**Stated goal**
Everything from the line containing "Of the red banner" through the last line of the records below should be printed exactly, please, and nothing else.

**Entries provided**

——

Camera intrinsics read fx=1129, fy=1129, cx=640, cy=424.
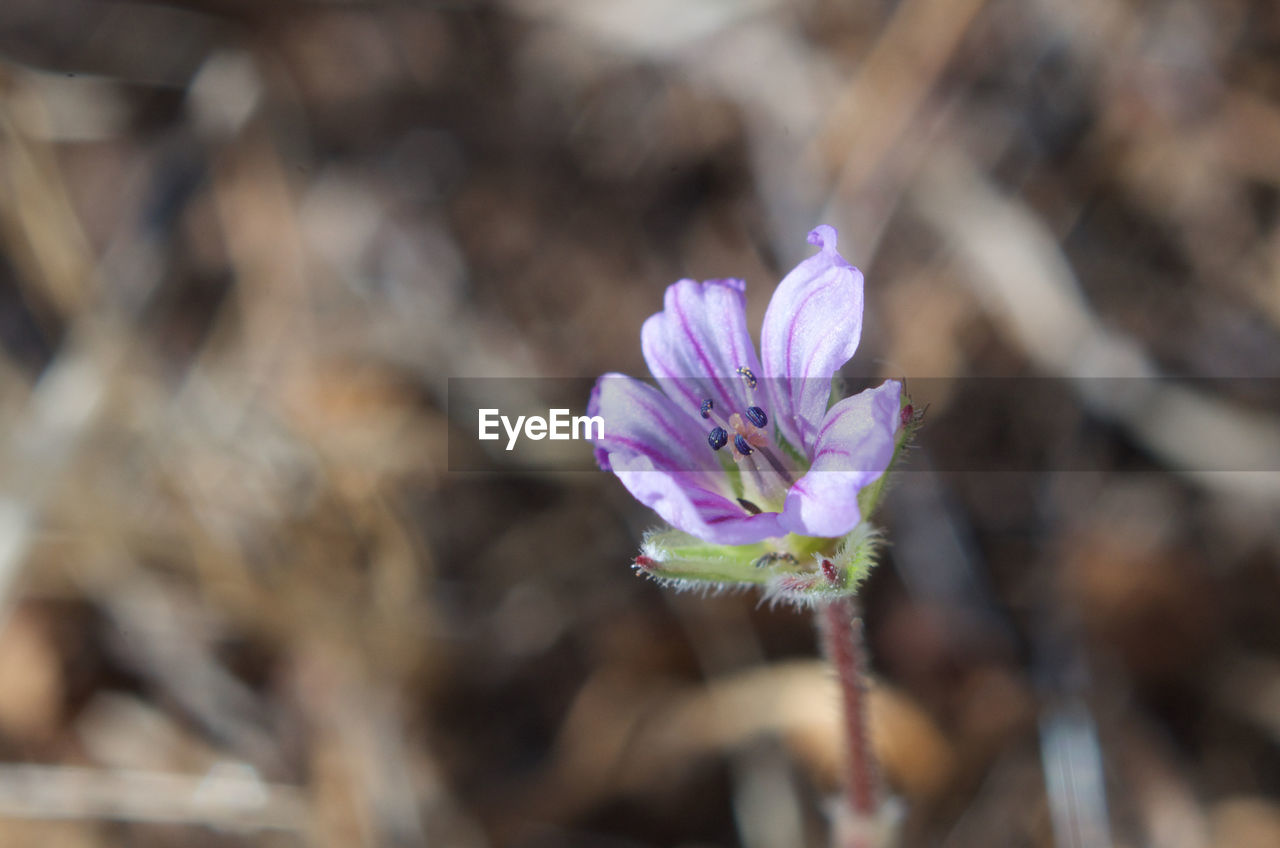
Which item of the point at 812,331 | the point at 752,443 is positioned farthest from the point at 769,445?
the point at 812,331

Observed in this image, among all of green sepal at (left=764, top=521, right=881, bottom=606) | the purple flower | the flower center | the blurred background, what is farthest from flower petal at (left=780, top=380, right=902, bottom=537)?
the blurred background

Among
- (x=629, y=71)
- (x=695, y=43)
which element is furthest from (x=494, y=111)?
(x=695, y=43)

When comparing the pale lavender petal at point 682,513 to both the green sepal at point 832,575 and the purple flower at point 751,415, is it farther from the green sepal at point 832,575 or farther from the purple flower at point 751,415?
the green sepal at point 832,575

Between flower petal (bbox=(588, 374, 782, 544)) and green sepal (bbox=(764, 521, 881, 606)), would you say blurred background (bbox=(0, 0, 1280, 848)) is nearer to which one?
flower petal (bbox=(588, 374, 782, 544))

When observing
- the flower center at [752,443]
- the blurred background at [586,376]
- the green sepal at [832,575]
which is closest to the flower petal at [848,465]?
the green sepal at [832,575]

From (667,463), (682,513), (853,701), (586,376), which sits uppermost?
(586,376)

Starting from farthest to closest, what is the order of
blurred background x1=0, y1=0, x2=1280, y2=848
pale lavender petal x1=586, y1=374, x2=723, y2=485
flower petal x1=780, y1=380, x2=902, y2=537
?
1. blurred background x1=0, y1=0, x2=1280, y2=848
2. pale lavender petal x1=586, y1=374, x2=723, y2=485
3. flower petal x1=780, y1=380, x2=902, y2=537

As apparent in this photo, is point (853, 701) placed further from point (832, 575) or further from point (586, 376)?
point (586, 376)

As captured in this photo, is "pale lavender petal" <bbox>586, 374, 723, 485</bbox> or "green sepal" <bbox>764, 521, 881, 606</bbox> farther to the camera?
"pale lavender petal" <bbox>586, 374, 723, 485</bbox>
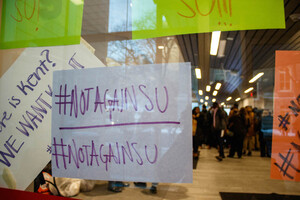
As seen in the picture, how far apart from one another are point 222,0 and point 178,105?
0.57 meters

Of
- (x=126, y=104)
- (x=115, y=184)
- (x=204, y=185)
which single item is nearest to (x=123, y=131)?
(x=126, y=104)

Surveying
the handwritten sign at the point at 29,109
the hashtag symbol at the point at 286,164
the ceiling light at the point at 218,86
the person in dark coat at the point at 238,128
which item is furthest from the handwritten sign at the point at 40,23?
the hashtag symbol at the point at 286,164

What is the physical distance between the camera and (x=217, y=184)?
136cm

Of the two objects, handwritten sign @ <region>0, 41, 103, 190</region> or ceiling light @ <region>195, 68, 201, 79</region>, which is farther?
handwritten sign @ <region>0, 41, 103, 190</region>

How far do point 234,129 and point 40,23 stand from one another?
134cm

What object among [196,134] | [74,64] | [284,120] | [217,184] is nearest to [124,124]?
[196,134]

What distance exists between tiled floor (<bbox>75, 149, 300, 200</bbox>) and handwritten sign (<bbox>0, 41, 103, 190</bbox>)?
1.41 feet

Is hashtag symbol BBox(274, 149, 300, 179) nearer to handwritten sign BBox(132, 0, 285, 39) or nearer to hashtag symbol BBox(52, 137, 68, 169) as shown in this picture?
handwritten sign BBox(132, 0, 285, 39)

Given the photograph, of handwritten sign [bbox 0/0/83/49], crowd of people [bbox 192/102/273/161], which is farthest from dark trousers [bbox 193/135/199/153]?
handwritten sign [bbox 0/0/83/49]

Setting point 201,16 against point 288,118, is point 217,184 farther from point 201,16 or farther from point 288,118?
point 201,16

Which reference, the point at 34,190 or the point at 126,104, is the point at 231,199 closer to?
the point at 126,104

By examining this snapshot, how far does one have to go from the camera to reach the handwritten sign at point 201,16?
42.9 inches

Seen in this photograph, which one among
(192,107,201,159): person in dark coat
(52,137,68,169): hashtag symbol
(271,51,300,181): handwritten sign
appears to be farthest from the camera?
(52,137,68,169): hashtag symbol

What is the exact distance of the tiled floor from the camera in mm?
1098
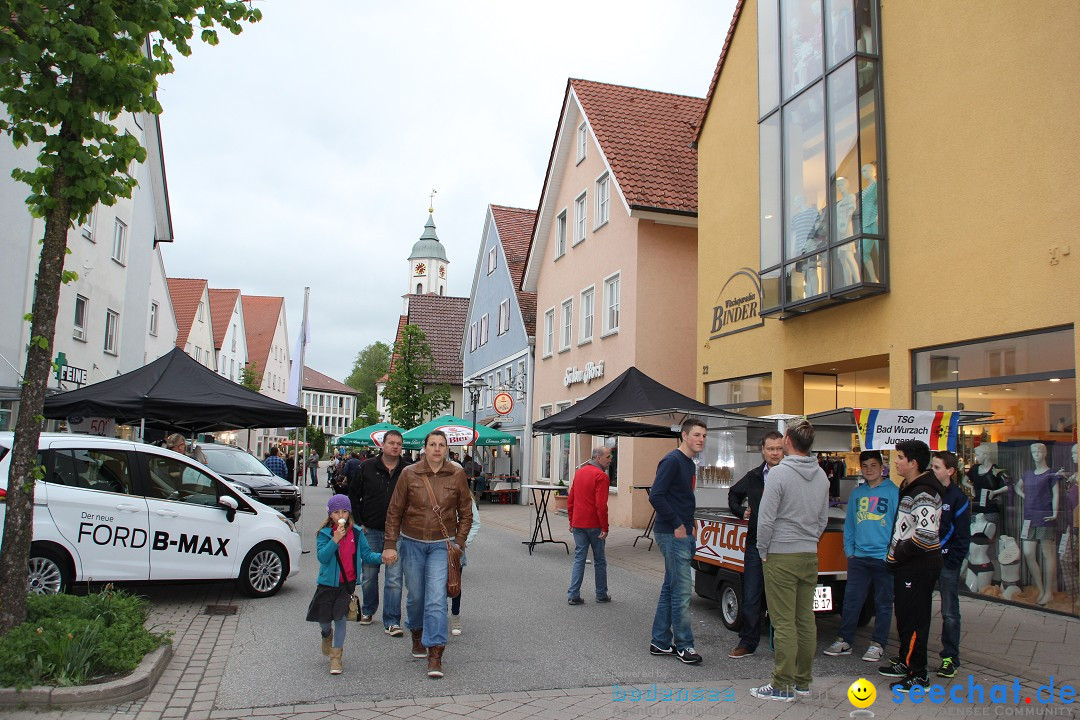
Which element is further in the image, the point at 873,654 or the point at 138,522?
the point at 138,522

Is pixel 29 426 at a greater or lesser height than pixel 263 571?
greater

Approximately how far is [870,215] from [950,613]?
658 centimetres

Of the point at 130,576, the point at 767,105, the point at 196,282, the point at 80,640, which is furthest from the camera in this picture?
the point at 196,282

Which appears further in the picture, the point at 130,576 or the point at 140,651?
the point at 130,576

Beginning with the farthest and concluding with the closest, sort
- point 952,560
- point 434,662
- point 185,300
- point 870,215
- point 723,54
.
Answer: point 185,300, point 723,54, point 870,215, point 952,560, point 434,662

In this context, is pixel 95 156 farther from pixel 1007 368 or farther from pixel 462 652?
pixel 1007 368

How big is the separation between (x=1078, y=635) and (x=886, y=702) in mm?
3295

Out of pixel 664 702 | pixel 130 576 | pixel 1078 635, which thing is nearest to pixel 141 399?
pixel 130 576

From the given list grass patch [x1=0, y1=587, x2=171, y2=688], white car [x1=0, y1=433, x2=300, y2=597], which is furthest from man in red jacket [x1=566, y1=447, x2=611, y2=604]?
grass patch [x1=0, y1=587, x2=171, y2=688]

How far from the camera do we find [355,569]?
21.7ft

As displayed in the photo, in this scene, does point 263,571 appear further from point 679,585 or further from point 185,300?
point 185,300

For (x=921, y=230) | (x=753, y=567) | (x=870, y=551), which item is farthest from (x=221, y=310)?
(x=870, y=551)

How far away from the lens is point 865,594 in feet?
23.1

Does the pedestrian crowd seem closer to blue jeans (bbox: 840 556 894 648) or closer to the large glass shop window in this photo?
blue jeans (bbox: 840 556 894 648)
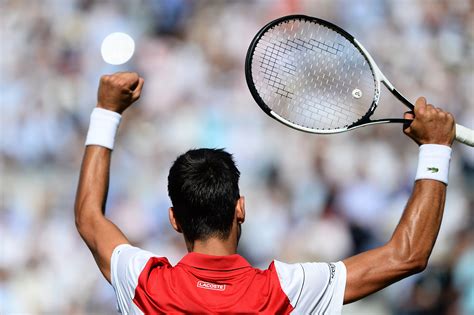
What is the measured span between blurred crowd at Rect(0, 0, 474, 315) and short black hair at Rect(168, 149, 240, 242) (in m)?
3.18

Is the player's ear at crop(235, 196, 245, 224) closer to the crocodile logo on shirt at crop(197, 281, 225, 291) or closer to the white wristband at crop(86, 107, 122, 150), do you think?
the crocodile logo on shirt at crop(197, 281, 225, 291)

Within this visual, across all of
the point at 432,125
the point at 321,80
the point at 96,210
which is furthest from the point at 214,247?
the point at 321,80

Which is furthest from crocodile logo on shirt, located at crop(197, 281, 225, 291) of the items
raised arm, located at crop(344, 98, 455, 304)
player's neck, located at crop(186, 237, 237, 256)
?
raised arm, located at crop(344, 98, 455, 304)

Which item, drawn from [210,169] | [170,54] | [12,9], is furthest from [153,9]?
[210,169]

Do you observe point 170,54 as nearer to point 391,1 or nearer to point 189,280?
point 391,1

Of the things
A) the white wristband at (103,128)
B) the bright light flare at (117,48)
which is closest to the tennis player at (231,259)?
the white wristband at (103,128)

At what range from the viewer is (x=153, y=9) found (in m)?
6.34

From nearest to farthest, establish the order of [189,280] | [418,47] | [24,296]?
[189,280] → [24,296] → [418,47]

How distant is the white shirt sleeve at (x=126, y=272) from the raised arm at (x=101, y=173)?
38 mm

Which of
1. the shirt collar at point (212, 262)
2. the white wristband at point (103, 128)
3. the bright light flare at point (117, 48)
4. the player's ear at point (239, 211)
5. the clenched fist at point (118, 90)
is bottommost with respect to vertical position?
the shirt collar at point (212, 262)

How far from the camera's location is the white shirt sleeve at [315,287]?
2.22 metres

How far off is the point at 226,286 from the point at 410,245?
0.55 metres

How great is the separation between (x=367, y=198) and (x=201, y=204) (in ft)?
11.5

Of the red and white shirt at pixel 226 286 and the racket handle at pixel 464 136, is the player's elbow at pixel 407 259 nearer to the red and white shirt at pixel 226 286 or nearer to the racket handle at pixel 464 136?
the red and white shirt at pixel 226 286
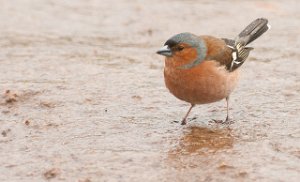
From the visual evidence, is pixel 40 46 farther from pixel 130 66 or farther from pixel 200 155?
pixel 200 155

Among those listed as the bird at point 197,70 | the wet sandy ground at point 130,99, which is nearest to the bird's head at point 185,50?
the bird at point 197,70

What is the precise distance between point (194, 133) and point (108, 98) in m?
1.30

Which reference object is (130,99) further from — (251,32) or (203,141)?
(251,32)

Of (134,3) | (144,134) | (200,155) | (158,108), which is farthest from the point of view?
(134,3)

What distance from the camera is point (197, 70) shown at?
251 inches

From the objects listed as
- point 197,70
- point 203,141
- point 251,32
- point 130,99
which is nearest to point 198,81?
point 197,70

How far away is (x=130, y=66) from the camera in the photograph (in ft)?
27.6

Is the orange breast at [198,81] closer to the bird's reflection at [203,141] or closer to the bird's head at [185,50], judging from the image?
the bird's head at [185,50]

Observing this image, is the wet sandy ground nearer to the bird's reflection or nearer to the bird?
the bird's reflection

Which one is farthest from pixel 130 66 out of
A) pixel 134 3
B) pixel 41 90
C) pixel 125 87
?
pixel 134 3

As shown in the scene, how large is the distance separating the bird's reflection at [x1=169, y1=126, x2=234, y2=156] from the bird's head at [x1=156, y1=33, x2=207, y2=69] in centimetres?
59

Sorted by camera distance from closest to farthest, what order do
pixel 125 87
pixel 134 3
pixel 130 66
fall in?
pixel 125 87
pixel 130 66
pixel 134 3

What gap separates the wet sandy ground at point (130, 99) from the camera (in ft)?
17.9

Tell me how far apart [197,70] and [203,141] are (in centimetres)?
69
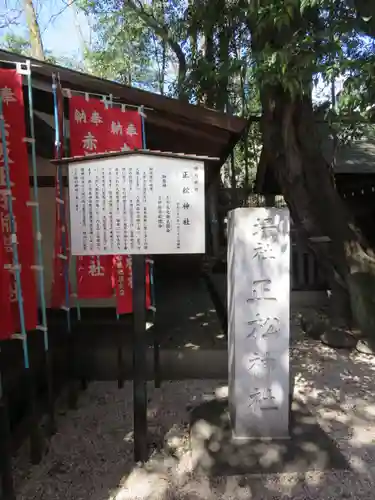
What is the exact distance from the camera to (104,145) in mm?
4125

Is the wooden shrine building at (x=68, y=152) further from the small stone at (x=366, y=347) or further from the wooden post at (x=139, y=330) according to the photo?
the small stone at (x=366, y=347)

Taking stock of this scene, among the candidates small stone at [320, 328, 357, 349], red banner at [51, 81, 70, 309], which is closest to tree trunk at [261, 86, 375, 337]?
small stone at [320, 328, 357, 349]

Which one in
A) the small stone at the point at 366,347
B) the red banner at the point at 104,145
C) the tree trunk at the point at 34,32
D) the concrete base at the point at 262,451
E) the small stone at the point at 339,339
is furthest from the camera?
the tree trunk at the point at 34,32

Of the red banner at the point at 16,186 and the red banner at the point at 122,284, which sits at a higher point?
the red banner at the point at 16,186

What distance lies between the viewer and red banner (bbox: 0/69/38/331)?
3045 millimetres

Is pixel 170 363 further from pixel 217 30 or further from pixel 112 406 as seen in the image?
pixel 217 30

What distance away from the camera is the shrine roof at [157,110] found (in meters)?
3.84

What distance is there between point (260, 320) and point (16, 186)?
2.21m

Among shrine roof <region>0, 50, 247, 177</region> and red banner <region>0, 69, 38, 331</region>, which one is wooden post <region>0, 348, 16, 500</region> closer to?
red banner <region>0, 69, 38, 331</region>

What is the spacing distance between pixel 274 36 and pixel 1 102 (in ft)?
13.0

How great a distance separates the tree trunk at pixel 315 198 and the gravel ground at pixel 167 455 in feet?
5.74

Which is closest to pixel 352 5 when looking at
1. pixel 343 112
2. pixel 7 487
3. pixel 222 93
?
pixel 343 112

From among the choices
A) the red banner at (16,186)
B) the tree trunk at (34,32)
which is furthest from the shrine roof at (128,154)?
the tree trunk at (34,32)

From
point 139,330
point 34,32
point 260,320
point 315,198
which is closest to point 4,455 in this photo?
point 139,330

——

**Finished exercise**
Of the red banner at the point at 16,186 and the red banner at the point at 122,284, which sits at a higher point?
the red banner at the point at 16,186

What distance lies between the viewer and red banner (bbox: 0/69/38/331)?
3045 millimetres

Is pixel 170 363 further from pixel 217 30 or further from pixel 112 406 as seen in the image?
pixel 217 30

What distance away from the camera is the shrine roof at [157,110] found (in meters)?
3.84

What distance is there between point (260, 320) and point (16, 186)?
2.21m

Among shrine roof <region>0, 50, 247, 177</region> and red banner <region>0, 69, 38, 331</region>, which one is wooden post <region>0, 348, 16, 500</region> closer to?
red banner <region>0, 69, 38, 331</region>

What is the spacing distance between pixel 274 36 and pixel 1 102 (in ft)?
13.0

How great a distance separates the tree trunk at pixel 315 198 and the gravel ground at pixel 167 455 in feet?
5.74

Which is closest to pixel 352 5 when looking at
1. pixel 343 112
2. pixel 7 487
3. pixel 222 93
?
pixel 343 112

From among the choices
A) the red banner at (16,186)
B) the tree trunk at (34,32)
which is furthest from the shrine roof at (128,154)?
the tree trunk at (34,32)

From
point 139,330
point 34,32
point 260,320
point 315,198
which is closest to point 4,455 in this photo?
point 139,330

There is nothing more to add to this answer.